Stored records |
┄┄┄┄┄┄┄┄┄┄┄┄┄┄┄┄┄┄┄┄
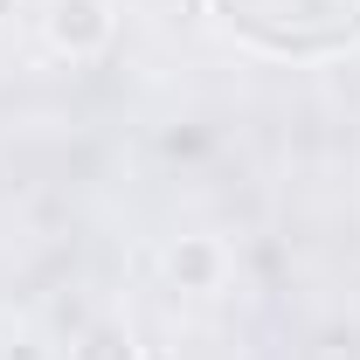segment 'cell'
<instances>
[{"label":"cell","mask_w":360,"mask_h":360,"mask_svg":"<svg viewBox=\"0 0 360 360\" xmlns=\"http://www.w3.org/2000/svg\"><path fill=\"white\" fill-rule=\"evenodd\" d=\"M243 42L270 56H340L360 49V0H208Z\"/></svg>","instance_id":"obj_1"}]
</instances>
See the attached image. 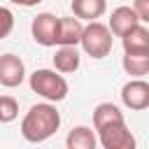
┄┄┄┄┄┄┄┄┄┄┄┄┄┄┄┄┄┄┄┄
Stated goal |
Print all of the data above word for word, and leave out the pictures.

Result of the exercise |
segment 'cell'
<instances>
[{"label":"cell","mask_w":360,"mask_h":360,"mask_svg":"<svg viewBox=\"0 0 360 360\" xmlns=\"http://www.w3.org/2000/svg\"><path fill=\"white\" fill-rule=\"evenodd\" d=\"M243 42L270 56H340L360 49V0H208Z\"/></svg>","instance_id":"obj_1"}]
</instances>
See the attached image. 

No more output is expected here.